╔══

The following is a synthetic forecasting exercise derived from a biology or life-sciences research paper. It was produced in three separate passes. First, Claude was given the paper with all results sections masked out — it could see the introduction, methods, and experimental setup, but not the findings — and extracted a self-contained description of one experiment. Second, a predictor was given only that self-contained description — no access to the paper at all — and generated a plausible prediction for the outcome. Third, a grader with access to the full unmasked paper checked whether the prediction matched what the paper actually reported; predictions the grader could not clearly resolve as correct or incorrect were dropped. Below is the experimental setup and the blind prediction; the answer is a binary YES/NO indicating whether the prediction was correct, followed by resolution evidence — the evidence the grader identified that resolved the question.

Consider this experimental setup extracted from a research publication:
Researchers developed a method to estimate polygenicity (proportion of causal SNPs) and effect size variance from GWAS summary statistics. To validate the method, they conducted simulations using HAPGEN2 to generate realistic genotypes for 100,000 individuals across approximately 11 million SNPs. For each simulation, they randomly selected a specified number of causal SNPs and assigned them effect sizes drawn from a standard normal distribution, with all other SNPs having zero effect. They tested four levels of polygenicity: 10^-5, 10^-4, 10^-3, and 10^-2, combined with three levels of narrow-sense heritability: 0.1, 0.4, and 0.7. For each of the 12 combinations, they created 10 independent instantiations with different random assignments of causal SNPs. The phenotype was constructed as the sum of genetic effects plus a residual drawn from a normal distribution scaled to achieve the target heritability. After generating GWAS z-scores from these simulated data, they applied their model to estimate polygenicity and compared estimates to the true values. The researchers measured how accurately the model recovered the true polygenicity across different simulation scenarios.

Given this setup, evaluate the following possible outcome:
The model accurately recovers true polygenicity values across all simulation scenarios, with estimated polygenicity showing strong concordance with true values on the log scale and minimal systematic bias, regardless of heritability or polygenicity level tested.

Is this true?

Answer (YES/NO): NO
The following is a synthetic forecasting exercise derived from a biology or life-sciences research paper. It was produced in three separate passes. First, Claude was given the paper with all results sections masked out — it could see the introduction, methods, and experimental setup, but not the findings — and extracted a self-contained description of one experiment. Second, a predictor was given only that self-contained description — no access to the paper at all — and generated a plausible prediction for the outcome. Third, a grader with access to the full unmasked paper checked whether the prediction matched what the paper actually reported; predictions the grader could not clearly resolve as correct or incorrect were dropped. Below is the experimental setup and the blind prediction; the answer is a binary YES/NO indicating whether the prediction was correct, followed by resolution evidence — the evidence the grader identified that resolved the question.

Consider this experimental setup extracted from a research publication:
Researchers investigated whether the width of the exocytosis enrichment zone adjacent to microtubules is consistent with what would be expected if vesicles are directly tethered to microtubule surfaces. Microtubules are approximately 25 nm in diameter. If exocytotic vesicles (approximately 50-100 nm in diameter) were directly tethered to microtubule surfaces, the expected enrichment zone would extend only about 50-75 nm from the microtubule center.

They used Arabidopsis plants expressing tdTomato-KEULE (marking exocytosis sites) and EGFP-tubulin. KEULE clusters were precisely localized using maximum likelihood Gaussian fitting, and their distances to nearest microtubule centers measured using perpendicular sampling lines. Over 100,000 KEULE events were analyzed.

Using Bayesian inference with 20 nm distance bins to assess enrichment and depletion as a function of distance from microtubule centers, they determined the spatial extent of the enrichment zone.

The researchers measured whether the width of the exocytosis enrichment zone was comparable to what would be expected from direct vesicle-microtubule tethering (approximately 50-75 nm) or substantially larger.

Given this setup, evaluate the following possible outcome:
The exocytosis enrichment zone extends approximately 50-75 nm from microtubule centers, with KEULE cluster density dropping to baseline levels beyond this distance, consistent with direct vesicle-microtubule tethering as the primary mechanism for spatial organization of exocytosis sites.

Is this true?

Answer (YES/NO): NO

╚══

◆ **About this exercise**: Every line of the records that includes the word "would" should be gathered.

◆ **Expected answer**:
Researchers investigated whether the width of the exocytosis enrichment zone adjacent to microtubules is consistent with what would be expected if vesicles are directly tethered to microtubule surfaces. Microtubules are approximately 25 nm in diameter. If exocytotic vesicles (approximately 50-100 nm in diameter) were directly tethered to microtubule surfaces, the expected enrichment zone would extend only about 50-75 nm from the microtubule center.
The researchers measured whether the width of the exocytosis enrichment zone was comparable to what would be expected from direct vesicle-microtubule tethering (approximately 50-75 nm) or substantially larger.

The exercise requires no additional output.